Sberle sludge in memoria di Caleb Scofield, bassista dei Cave In e pietra fondante del progetto Old Man Gloom. Due dischi per ricordarne e proseguirne gli ultimi intenti compositivi, insieme ai compagni Aaron Turner, Nate Newton, Santos Montano e il nuovo contributo di Stephen Brodsky. Due nuovi seminari che si vanno a inserire nel catalogo della band americana che racchiude dentro di sé Cave In, Isis, Converge e l’eredità post-metal dei Neurosis, il post-punk industriale dei Killing Joke, così come del blues ancora più ruvido e seminale.

In un genere saturo come questo risulta quasi impossibile affermarsi come vera e propria novità di genere. E non è forse – anzi, di certo – il caso di questa coppia di nuovi lavori degli Old Man Gloom, usciti a fine maggio per la ormai leggendaria Profound Lore. Eppure qui si tratta di un importante momento per lo sludge/post-metal, perfettamente emblematizzato in un pezzo come la già memorabile Calling You Home – perla del primo – a cui si affaccia l’altro capolavoro Love Is Bravery del secondo.

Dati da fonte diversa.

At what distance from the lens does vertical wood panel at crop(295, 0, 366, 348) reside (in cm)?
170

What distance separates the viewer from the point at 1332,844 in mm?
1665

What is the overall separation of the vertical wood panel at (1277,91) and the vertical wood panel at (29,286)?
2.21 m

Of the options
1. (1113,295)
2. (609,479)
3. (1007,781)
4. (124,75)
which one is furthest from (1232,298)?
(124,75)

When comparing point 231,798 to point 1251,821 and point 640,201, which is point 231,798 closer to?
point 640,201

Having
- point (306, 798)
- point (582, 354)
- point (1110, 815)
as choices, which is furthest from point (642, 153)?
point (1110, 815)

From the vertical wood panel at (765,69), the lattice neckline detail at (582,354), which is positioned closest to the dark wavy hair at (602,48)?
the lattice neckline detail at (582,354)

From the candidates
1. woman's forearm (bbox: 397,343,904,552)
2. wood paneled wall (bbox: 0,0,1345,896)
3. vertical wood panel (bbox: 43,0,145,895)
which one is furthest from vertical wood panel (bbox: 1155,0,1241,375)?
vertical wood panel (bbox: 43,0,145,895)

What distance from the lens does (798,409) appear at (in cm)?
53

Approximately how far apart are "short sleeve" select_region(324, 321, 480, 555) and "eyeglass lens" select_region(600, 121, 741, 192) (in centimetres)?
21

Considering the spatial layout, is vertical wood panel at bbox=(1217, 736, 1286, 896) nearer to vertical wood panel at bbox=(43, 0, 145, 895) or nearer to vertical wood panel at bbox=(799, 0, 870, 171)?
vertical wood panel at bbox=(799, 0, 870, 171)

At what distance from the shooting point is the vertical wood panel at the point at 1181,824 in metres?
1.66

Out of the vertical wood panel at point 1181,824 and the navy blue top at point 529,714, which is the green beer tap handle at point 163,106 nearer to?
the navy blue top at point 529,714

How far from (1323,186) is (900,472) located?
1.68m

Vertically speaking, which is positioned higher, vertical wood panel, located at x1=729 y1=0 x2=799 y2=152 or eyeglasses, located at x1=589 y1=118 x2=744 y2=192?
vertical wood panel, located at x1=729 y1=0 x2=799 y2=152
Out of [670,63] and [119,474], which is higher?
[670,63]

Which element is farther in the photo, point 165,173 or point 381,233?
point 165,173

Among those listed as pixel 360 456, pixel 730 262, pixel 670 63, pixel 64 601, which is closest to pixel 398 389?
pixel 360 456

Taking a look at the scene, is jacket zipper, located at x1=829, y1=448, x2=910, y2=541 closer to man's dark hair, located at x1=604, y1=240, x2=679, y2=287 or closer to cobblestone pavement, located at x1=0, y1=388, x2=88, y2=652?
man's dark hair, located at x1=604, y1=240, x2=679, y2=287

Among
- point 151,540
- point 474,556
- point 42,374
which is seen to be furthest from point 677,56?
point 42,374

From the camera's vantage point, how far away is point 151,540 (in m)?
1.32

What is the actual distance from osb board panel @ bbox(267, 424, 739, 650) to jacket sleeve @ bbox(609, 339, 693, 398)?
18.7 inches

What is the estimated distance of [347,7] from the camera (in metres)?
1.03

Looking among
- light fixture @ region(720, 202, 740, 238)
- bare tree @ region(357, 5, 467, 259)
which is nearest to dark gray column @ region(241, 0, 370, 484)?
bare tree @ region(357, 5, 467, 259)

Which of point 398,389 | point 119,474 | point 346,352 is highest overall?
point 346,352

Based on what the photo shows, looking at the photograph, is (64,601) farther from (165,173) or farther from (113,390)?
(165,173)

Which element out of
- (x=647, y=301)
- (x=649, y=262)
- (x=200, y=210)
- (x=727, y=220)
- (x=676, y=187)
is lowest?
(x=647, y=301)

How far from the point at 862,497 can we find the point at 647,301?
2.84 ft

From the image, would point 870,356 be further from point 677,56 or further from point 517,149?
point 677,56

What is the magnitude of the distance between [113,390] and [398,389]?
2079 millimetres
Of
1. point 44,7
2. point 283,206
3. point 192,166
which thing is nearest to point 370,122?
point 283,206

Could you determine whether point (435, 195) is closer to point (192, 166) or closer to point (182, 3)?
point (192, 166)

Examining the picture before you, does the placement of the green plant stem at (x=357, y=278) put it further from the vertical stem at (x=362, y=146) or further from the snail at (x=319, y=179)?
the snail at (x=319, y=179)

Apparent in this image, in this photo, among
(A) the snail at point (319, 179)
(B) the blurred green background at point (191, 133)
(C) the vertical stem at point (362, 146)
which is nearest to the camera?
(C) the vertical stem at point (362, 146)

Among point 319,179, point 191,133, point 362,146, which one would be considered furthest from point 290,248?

Intorno allo spirito di un ricordo, le nenie distorte e rallentate si assestano in un monolite funebre dall’alto contenuto emotivo ed espressivo. Bordate annichilenti che nascono da rumori, feedback e un solo di chitarra che sono solamente apripista di una costruzione ripetitiva che termina con echi joydivisioniani («Io sto aspettando», «Io ti sto chiamando»), per poi reimmergersi nelle lamiere rumoristiche, avendo affondato i propri denti nella ruggine della nostalgia.

Osare, tributare omaggio, pestare sangue e abbandonarsi a un messaggio d’amore e commiato. Il tutto riunito in due album, Light of Meaning e Darkness of Being – da inquadrarsi necessariamente come un unicum – di un supergruppo che è quasi una superfamiglia. E che qui ci ricorda cosa vuol dire fare musica col cuore.